Although the MHPAEA applies to most employment-based group health coverage, it contains an exemption for group health plans of small employers. Nevertheless, HHS final regulations provide that coverage in the individual and small group markets must provide all categories of essential health benefits, and these would include mental health and substance use disorder benefits. Those benefits must, in turn, be provided in compliance with the MHPAEA.

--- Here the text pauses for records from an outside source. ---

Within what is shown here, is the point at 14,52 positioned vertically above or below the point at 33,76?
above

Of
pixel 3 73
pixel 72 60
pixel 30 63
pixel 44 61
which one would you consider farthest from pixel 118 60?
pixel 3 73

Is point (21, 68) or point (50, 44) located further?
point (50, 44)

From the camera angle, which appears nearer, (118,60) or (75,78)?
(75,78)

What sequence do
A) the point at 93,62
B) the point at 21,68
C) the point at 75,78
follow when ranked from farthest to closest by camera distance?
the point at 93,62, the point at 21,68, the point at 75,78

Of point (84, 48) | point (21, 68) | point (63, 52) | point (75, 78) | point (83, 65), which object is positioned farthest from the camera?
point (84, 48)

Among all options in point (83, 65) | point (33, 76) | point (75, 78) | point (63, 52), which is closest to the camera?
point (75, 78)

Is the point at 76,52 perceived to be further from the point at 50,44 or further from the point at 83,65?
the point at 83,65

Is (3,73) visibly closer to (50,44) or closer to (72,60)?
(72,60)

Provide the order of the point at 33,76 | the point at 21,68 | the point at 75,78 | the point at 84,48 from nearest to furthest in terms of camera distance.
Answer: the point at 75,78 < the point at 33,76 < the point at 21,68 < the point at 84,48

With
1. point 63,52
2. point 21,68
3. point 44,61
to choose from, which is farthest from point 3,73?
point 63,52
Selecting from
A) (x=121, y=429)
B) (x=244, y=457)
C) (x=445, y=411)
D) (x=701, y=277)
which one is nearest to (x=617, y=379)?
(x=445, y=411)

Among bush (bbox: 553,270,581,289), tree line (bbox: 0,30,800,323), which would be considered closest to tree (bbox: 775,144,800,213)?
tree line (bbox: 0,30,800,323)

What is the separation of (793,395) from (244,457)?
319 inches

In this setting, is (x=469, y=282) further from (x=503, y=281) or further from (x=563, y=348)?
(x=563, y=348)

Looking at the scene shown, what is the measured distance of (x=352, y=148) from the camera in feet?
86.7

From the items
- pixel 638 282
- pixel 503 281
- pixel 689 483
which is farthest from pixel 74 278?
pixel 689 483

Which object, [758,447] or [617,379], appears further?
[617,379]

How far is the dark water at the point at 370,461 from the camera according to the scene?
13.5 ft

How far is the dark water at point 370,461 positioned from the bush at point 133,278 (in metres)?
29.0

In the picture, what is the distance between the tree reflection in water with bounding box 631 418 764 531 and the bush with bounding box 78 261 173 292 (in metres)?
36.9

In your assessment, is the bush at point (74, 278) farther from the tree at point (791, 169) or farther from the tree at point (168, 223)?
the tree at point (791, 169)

The Compliance Guide explains that group health plans may still apply financial requirements and treatment limitations to mental health and substance use disorder benefits in any classification, but not if the limitations are more restrictive than the predominant limitations of that type applied to substantially all (2/3 or more) medical/surgical benefits in that same classification. The six classifications of benefits under the MHPAEA are: (1) inpatient in-network, (2) inpatient out-of-network, (3) outpatient in-network, (4) outpatient out-of-network, (5) emergency care, and (6) prescription drugs.

The Compliance Guide also explains that plans may impose a copay for mental health or substance use disorder benefits, but the determination of the portion of medical/surgical benefits in the relevant classification subject to the copay would be based on the dollar amount of all plan payments for medical/surgical benefits in that classification expected to be paid under the plan for the plan year.

Sub-classifications can be used within the six classifications listed above in only two ways. First, plans can sub-divide the outpatient classification into office visits and all other outpatient services. Second, in-network classifications for plans with multiple network tiers can be sub-divided if the tiering is based on reasonable factors without regard to whether a provider is a mental health and substance use disorder provider or a medical/surgical provider.

Prescriptions and deductibles. With regard to prescription drug benefits, plans may apply different levels of financial requirements to different tiers, but only under the following conditions: (1) the tiering must be based on reasonable factors, including cost, efficacy, generic versus brand name, and mail order versus pharmacy pick-up; and (2) both the tiering and financial requirements must be made without regard to whether or not a drug is prescribed for a medical/surgical condition or a mental health or substance use disorder condition.

Separate deductibles for medical/surgical benefits and mental health or substance use disorder benefits are no longer allowed. However, the Compliance Guide advises that plans can choose how to implement a combined deductible, so that, for example, if a plan used to have a $500 deductible for each, it can now have a combined $750 deductible for all benefits.

Nonquantitative treatment limitations. Nonquantitative treatment limitations may not be imposed on mental health or substance use disorder benefits in any classification more stringently than they are applied to medical surgical benefits. Nonquantitative treatment limitations include, but are not limited to: (1) medical management standards limiting benefits based on medical necessity or appropriateness or the experimental or investigative nature of a treatment; (2) formulary design for prescription drugs; (3) network tier design; (4) standards for provider admission to a network; (5) the determination of usual, customary, and reasonable charges; (6) fail-first policies requiring a showing that a lower-cost therapy is ineffective before a higher-cost therapy is paid (7) exclusions based on failure to complete a course of treatment; and (8) geographic, facility type, or provider specialty restrictions limiting the scope or duration of benefits.